Les attentes et exigences associées à la fonction managériale ont été exacerbées par ce contexte. Les organisations, les relations, les modalités collaboratives ont connu des évolutions souvent importantes qui s’inscrivent dans la durée.

L’exemple de la gestion managériale de la mise en place du télétravail est assez révélateur : il a fallu pour l’encadrement trouver la juste mesure entre une volonté ou un besoin d’hyper-contrôle de l’activité (reporting excessif par exemple) et un déficit d’accompagnement de l’activité réalisée à distance (l’autonomie et la responsabilisation ne doivent pas signifier autogestion). Le juste positionnement du curseur n’a pas été aisé à trouver dans cette période dégradée qui n’a pas favorisé la prise de recul et a nécessité de réinventer des modalités de dialogue. Il sera nécessaire pour chaque entreprise ayant expérimenté cette modalité de travail d’évaluer et de réajuster ses process demain pour s’assurer d’une plus-value partagée.

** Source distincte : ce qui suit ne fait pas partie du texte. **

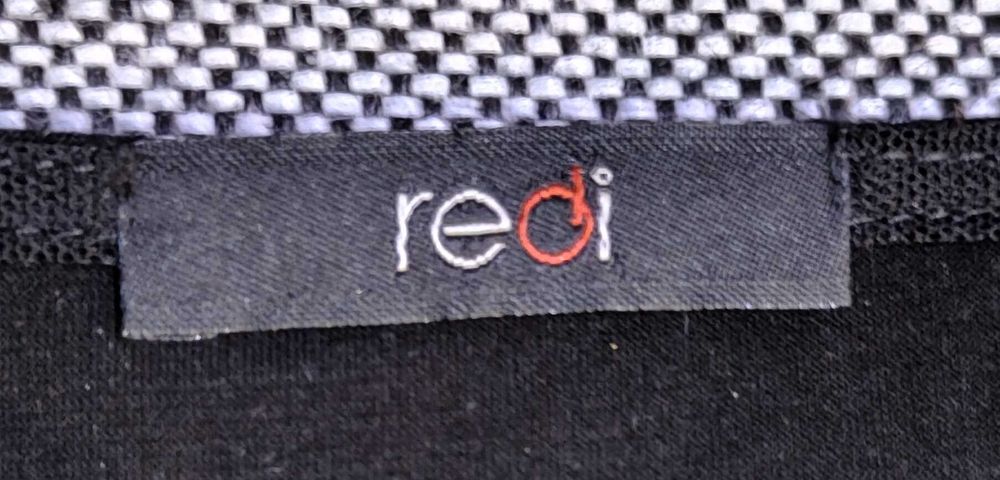 Top sylwestrowy z kolorowymi cekinami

De fortes interrogations demeurent quant à la suite de cette période :

  • Quelles seront les ressources managériales pour intégrer l’ensemble des changements survenus et en tirer profit ?
  • De quels outils disposent les managers pour assurer une transition harmonieuse et co-construire une nouvelle page avec leurs collectifs (de direction et de salariés) ?
  • Quelle stratégie face à la tension qui va se renforcer entre souci de productivité et préservation de la santé ?

Il apparaît plus que jamais que la « démarche Qualité de Vie au Travail » vienne répondre à la majorité des besoins des entreprises et de leurs managers aujourd’hui.

En effet, cette démarche maille les enjeux de performance et de bien-être, étaye les managers dans leur réflexion grâce à un collectif représentatif des différentes sensibilités de leur entreprise, s’appuie sur l’expression des salariés et sur leur capacité d’innovation, s’ancre dans la réalité des besoins du travail au présent, et enfin s’autorise à tester de nouvelles modalités de travail et à réajuster. L’entreprise de demain est à réinventer, cet outil paraît incontournable.